• PASSAGE SHOWN
========================================
Summary
In Spitalny v. United States, 430 F.2d 195 (9th Cir. 1970), the Ninth Circuit, to which this case is appealable, applied the tax benefit rule in connection with the liquidation, under section 337, of a cattle feeding business.
Summary of this case from Rojas v. Comm'r of Internal RevenueOpinion
No. 23934.
July 29, 1970.
Elmer J. Kelsey (argued), Lee A. Jackson, Meyer Rothwacks, Melva M. Graney, Attys., Johnnie Walters, Asst. Atty. Gen., Dept. of Justice, Washington, D.C., Richard K. Burke, U.S. Atty., Phoenix, Ariz., for defendant-appellant.
Rex E. Lee (argued), John R. Christian, Jennings, Strouss, Salmon Trask, Phoenix, Ariz., for plaintiffs-appellees.
John F. Beggan, Robt. F. Graham, James A. Velde, Gardner, Carton, Douglas, Chilgren Waud, Chicago, Ill., amicus curiae.
Appellees brought suit for refund of income taxes and interest in the amount of $110,407.71 assessed against them as transferees of a wholly owned corporation liquidated in February, 1960. The judgment of the District Court ( 288 F. Supp. 650 (D.Ariz. 1968)) was in their favor and the United States has taken this appeal.
The taxpayer corporation was engaged in the business of cattle feeding. Feed on hand, the cost of which had been fully deducted as an expense of doing business, was sold by the corporation pursuant to its plan of liquidation for $177,437.37. The question presented is whether the corporation can treat the fully expensed feed as taking a zero basis and the full price received on sale as nonrecognized gain under § 337, Int.Rev. Code, 1954, 26 U.S.C. § 337.
========================================
• MATERIAL FOR THIS TASK
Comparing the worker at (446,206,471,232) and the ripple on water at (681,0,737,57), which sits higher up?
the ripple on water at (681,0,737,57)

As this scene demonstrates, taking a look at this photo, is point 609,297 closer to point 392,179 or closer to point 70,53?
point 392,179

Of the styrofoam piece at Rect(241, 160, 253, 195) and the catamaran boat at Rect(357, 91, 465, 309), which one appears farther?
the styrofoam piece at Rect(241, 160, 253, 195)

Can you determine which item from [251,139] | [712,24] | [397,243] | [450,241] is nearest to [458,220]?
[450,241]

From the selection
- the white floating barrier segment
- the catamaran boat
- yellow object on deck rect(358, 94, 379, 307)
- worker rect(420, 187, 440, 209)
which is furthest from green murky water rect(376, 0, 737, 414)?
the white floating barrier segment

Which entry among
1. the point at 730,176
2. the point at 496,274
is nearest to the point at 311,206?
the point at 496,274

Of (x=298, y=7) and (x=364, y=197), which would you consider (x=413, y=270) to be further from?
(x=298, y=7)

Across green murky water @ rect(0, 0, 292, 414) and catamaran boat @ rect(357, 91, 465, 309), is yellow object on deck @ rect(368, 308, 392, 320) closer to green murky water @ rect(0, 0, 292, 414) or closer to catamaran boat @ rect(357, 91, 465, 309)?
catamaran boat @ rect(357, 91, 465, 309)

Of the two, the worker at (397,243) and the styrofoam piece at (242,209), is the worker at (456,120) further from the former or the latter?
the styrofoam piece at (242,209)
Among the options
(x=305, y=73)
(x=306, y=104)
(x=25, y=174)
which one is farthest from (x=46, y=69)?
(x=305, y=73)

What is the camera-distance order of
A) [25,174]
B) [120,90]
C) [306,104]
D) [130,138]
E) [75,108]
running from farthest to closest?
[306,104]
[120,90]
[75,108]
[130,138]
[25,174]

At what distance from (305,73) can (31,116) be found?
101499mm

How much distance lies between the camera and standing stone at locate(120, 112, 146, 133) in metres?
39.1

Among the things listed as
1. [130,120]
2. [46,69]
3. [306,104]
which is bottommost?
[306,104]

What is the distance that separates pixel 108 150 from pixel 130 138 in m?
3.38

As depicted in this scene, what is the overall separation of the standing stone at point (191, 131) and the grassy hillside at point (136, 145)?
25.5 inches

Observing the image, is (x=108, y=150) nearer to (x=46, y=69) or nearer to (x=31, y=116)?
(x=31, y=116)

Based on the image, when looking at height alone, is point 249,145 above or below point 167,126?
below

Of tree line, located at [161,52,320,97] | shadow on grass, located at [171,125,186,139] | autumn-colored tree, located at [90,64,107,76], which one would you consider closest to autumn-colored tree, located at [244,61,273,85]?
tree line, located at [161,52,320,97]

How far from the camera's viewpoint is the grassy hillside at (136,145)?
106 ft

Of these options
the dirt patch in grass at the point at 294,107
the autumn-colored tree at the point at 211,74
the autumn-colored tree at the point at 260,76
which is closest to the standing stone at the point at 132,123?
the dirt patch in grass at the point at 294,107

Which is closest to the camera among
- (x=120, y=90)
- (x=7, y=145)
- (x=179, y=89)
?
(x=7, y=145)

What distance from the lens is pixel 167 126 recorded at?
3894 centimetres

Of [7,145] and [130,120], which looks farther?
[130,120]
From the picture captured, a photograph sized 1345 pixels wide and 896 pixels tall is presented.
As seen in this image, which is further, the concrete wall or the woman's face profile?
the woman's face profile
========================================
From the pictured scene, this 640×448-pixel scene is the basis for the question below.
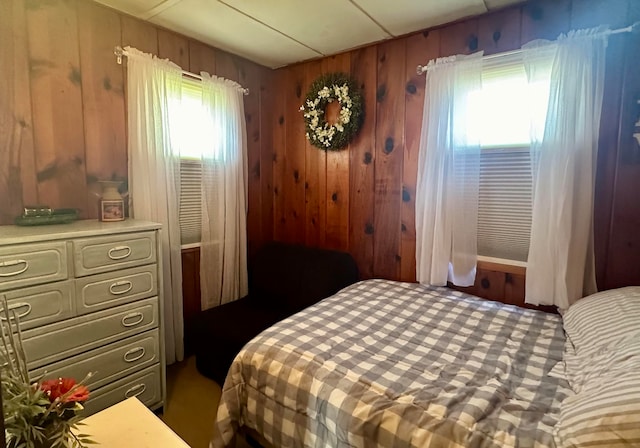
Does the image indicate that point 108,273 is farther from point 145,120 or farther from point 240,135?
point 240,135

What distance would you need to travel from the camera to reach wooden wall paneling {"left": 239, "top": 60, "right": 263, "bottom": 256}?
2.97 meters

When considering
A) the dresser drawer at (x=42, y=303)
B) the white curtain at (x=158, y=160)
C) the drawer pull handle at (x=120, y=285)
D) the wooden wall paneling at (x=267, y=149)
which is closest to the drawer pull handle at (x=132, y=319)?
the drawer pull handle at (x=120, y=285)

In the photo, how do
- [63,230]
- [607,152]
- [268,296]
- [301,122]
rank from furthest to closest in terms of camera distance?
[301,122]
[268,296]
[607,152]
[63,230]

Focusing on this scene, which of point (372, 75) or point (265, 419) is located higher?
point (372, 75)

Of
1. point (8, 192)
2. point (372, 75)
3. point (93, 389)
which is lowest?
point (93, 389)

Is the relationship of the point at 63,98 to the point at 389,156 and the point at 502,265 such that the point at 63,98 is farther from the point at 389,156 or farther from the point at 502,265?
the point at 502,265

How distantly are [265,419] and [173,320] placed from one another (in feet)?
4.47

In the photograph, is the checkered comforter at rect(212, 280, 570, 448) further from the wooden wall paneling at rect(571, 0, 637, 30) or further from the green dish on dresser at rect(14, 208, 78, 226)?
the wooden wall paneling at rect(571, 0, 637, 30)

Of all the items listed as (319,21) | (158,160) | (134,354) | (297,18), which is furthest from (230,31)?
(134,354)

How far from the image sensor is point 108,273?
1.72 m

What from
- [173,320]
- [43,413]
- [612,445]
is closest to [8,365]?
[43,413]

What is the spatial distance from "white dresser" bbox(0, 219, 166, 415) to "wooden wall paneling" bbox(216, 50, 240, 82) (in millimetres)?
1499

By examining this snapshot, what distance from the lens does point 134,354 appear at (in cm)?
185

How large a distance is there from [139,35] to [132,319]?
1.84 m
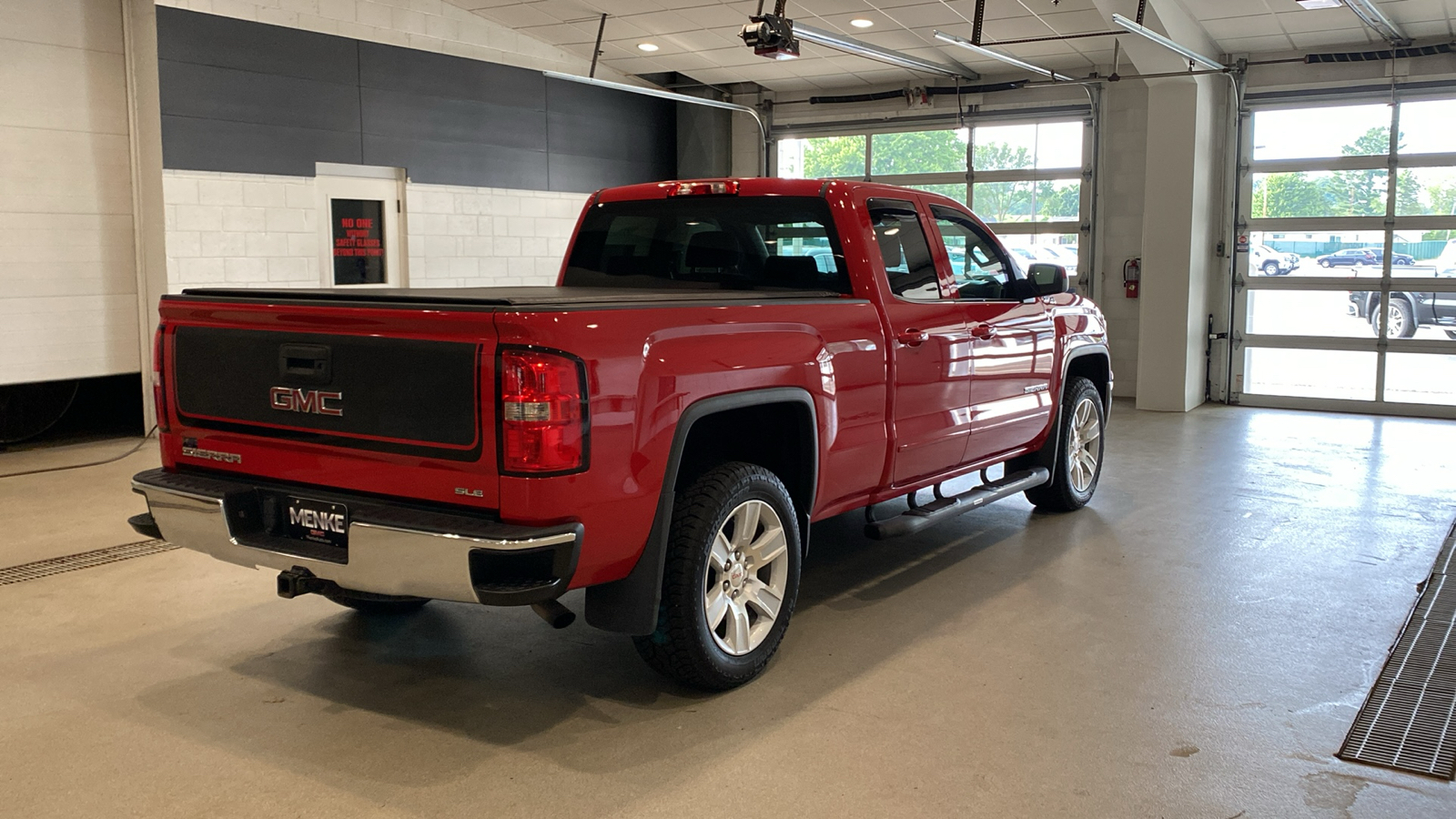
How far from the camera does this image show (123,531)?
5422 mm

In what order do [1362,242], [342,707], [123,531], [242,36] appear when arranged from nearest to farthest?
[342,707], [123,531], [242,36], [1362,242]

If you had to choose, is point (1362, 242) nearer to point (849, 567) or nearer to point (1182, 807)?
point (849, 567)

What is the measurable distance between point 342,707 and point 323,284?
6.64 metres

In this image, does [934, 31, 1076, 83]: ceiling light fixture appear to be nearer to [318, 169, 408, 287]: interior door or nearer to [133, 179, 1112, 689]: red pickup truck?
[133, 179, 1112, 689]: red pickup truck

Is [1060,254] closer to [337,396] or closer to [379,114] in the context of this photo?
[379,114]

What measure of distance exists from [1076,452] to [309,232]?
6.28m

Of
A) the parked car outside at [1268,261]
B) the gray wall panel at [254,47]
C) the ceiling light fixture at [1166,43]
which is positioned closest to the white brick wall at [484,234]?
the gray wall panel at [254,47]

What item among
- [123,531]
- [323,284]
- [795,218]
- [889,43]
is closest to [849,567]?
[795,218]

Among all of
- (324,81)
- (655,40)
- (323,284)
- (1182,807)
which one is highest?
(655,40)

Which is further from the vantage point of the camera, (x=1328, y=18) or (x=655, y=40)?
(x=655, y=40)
========================================
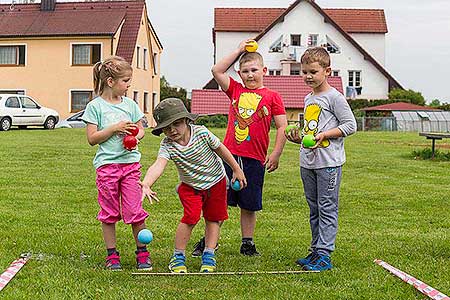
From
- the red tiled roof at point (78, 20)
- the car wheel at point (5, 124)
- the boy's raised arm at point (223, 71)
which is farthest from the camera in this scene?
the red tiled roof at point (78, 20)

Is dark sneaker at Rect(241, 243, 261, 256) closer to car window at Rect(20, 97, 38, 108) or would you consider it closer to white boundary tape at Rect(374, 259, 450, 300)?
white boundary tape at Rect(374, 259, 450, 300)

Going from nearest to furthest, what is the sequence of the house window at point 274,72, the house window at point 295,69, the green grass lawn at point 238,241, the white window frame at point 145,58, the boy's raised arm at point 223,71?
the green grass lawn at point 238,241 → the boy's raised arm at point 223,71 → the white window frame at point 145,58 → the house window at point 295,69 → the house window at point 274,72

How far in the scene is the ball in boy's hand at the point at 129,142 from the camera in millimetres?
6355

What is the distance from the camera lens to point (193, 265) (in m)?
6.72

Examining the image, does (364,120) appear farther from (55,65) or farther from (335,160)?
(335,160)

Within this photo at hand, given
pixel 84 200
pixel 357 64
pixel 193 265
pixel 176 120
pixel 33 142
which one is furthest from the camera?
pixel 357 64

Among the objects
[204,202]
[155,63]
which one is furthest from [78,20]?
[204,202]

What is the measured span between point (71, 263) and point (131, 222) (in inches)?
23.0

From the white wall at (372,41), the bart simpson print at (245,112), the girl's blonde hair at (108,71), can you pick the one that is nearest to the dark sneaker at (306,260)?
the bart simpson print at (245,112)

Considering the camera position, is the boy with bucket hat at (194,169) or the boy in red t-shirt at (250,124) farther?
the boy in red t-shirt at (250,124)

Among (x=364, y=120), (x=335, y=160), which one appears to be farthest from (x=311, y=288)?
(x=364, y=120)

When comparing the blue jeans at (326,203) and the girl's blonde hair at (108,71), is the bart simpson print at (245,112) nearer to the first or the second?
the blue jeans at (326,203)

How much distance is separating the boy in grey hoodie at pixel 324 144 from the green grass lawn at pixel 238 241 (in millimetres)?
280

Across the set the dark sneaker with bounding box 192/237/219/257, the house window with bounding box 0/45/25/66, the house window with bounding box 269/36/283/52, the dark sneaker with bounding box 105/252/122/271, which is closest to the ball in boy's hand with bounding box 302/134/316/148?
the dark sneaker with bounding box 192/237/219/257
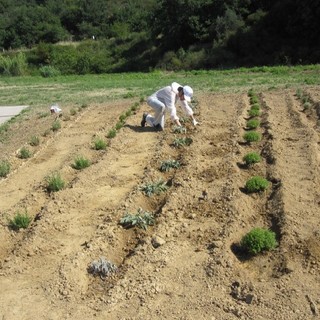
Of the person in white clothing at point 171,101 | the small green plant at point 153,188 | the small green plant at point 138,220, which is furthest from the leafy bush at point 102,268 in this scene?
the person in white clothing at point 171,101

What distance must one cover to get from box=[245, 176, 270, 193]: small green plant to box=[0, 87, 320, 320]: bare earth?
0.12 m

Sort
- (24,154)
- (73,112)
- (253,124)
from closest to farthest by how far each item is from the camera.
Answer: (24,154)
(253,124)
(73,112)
========================================
• REQUEST A
Locate every line in the rows that contains the word "jeans" and copy each of those lines out.
• REQUEST B
Resume the court opinion on the cattle feed tax refund, continuing on from its last sentence.

• OUTPUT A
When comparing the blue jeans at (326,203) and the girl's blonde hair at (108,71), is the bart simpson print at (245,112) nearer to the first or the second?
the blue jeans at (326,203)

• OUTPUT B
" Gain or loss on sales or exchanges in connection with certain liquidations.
(a) General Rule — If —
(1) a corporation adopts a plan of complete liquidation on or after June 22, 1954, and
(2) within the 12-month period beginning on the date of the adoption of such plan, all of the assets of the corporation are distributed in complete liquidation, less assets retained to meet claims,
then no gain or loss shall be recognized to such corporation from the sale or exchange by it of property within such 12-month period.
(b) Property defined. —
(1) In General. — For purpose of subsection (a), the term `property' does not include —
(A) stock in trade of the corporation, or other property of a kind which would properly be included in the inventory of the corporation if on hand at the close of the taxable year * * *.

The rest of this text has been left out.